• TRECHO SELECIONADO:

□ □ □ □ □ □ □

E a qualidade e a técnica dos lutadores de hoje?
São atletas excepcionais. Cada um é especialista em sua área. O que
eu queria aconteceu. O mundo inteiro se conscientizou da importância do
jiu-jitsu brasileiro. Hoje quem quiser subir num octógono e não souber
jiu-jitsu nem entra. Adoro saber que eu sou o pai da criança... só que
(o UFC) enveredou para um lado que não mais atende à minha visão
inicial.
O UFC vale mais de US$ 1 bilhão atualmente. Você não lamenta as perdas financeiras?
Se ficasse no Ultimate só por causa do dinheiro e fosse contra a
minha crença, eu estaria me prostituindo. Não acredito mais no negócio
do jeito que é. Hoje quem ganha o Ultimate nem sempre é o melhor
lutador. Ele pode cair numa chave de braço e ser salvo pelo gongo.
Depois, foge em pé, dá um soco, um pontapé e ganha por pontos.

□ □ □ □ □ □ □

• DADOS APRESENTADOS:
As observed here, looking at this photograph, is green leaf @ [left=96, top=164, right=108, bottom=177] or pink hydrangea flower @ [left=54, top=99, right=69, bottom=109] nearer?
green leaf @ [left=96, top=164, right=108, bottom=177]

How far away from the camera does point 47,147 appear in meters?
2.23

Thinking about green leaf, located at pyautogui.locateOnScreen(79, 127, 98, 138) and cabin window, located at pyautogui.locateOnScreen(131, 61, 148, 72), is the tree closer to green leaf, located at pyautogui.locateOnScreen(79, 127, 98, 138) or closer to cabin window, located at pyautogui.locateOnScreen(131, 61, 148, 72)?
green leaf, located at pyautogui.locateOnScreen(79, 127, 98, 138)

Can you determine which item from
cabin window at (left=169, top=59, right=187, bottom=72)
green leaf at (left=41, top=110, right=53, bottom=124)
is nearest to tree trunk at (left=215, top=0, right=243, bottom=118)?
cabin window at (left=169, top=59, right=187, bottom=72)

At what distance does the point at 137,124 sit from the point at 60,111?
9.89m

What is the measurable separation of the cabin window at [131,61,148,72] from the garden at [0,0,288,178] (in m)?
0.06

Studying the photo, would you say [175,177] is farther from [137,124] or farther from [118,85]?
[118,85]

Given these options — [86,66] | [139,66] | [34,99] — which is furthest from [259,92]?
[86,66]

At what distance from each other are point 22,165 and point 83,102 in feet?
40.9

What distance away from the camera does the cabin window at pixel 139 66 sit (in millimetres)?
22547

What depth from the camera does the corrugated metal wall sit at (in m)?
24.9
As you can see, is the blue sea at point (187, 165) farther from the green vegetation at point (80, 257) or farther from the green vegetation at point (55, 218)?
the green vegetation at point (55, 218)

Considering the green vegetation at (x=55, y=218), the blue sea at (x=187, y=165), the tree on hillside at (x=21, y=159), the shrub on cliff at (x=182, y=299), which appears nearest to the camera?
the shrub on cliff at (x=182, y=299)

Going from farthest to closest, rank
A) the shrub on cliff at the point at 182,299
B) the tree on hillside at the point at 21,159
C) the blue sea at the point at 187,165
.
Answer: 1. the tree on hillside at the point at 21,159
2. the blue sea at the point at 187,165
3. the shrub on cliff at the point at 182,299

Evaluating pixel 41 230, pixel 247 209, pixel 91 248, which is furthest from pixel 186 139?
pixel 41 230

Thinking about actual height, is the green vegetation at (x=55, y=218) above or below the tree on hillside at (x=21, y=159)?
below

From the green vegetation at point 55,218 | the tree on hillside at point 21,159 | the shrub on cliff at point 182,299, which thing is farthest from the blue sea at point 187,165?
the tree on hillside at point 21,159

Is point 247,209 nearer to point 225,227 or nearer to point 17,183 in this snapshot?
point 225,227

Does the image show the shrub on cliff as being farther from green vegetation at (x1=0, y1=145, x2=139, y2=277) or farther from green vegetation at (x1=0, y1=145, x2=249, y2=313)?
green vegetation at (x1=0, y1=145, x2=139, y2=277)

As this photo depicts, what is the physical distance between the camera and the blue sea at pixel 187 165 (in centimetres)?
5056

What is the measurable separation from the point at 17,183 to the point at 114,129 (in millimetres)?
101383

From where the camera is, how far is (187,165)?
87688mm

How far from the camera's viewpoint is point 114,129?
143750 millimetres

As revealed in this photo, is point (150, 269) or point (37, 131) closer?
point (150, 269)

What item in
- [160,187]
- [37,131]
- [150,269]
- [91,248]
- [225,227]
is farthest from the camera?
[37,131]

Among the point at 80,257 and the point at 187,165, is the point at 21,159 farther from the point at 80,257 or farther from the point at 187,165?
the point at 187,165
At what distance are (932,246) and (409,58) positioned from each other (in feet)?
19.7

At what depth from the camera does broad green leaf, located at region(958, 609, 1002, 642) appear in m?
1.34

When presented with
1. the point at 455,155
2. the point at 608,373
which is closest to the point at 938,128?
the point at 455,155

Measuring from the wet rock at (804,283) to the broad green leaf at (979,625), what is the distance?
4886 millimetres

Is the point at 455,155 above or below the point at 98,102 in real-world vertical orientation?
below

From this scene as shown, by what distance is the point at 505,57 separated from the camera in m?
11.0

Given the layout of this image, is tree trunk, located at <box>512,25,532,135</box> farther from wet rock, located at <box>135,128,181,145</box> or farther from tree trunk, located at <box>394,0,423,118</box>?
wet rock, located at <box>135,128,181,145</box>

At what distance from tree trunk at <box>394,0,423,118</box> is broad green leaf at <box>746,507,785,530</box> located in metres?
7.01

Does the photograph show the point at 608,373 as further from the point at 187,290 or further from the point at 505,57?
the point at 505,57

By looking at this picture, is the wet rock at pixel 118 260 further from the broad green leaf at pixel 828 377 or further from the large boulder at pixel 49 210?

□ □ □ □ □ □ □

No trecho sobre o UFC, troque "dinheiro" por "lucro" e escreva novamente tudo o que vai de "O UFC vale mais" até "salvo pelo gongo.".

• RESULTADO DA TAREFA:
O UFC vale mais de US$ 1 bilhão atualmente. Você não lamenta as perdas financeiras?
Se ficasse no Ultimate só por causa do lucro e fosse contra a
minha crença, eu estaria me prostituindo. Não acredito mais no negócio
do jeito que é. Hoje quem ganha o Ultimate nem sempre é o melhor
lutador. Ele pode cair numa chave de braço e ser salvo pelo gongo.